Exercise only 4 times per week
“Abs are made in the kitchen!”
That’s what she says, in her adorably cute British accent. With her adorably cute dog, Sir Ralphie next to her, when she’s encouraging you to “keep ya cheeks up” and finish a workout with her. I love this gal. Rebecca Louise. She is a great online fitness guru who has a slew of workout videos available that are entertaining, peppy, and wicked effective. She always also says (when she’s pushing you through the fire that is burning in your aching abs during one of her ab routines): “Abs are made in the kitchen.” And Rebecca is totally right.
So, many millions of people spend exorbitant amounts of time working out with unsatisfactory results because they are not eating right. It is a stupidly undeniable premise that, if you put the right, healthy foods in your body, you have to work out far less to look and feel amazing. And, trust me—this coming from someone who would run for so long and so hard I wet myself on the treadmill at the gym (don’t be me; read my story and be a much better you)—it took me decades to learn this simple fact: Abs are indeed made in the kitchen.

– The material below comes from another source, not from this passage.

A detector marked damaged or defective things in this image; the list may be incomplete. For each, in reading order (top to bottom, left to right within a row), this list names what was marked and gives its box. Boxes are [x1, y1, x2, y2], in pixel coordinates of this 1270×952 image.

As ridiculous as it may sound, my body did a complete 180 when I started exercising LESS. I am dead serious. If you are a chronic exerciser (like I used to be) or even—I hope not, but there are many of us out there—an exercise bulimic (like I used to be), you start to feel this overwhelming dread when you realize your day is not going to allow you to exercise. You start to panic inside thinking: “Holy crap, I just ate that whole breakfast burrito and now I won’t be able to run it off later?!” You start to sweat and curse yourself. Maybe you (stupidly, like me) would try to find ways to flex your muscles during the day to work off that blasted burrito. Dumb, dumb. Don’t be me; be a much better you.
The good news? You don’t have to make my many mistakes, because I have already made all of them for you (you’re welcome). And, even better, you don’t have to work out as damn much! Imagine all of the amazing things you can do with that new-found free time: read books (hell, write books! I did!), ride a horse, write a play, ride an emu, do anything your healthy, thumping heart desires! It will free you knowing you won’t have to spend those hours pounding the pavement, stressing your joints and feet, and cursing your daily “routine”, and that doing so is good for you. I found when I worked out every day, or just about that (i.e., six times a week), I felt more lethargic and my muscles more sore. My workouts generally suffered because I was tired from the rigorous regimen I had put myself through the day before. My muscles also did not recover as well because I did not give them time to heal. Overall, OVER-working my body encouraged it to underwork during my non-exercise time or “cheat” (do things the easier way) during my workouts because she was exhausted. And, I was the one who had exhausted her. Unnecessarily.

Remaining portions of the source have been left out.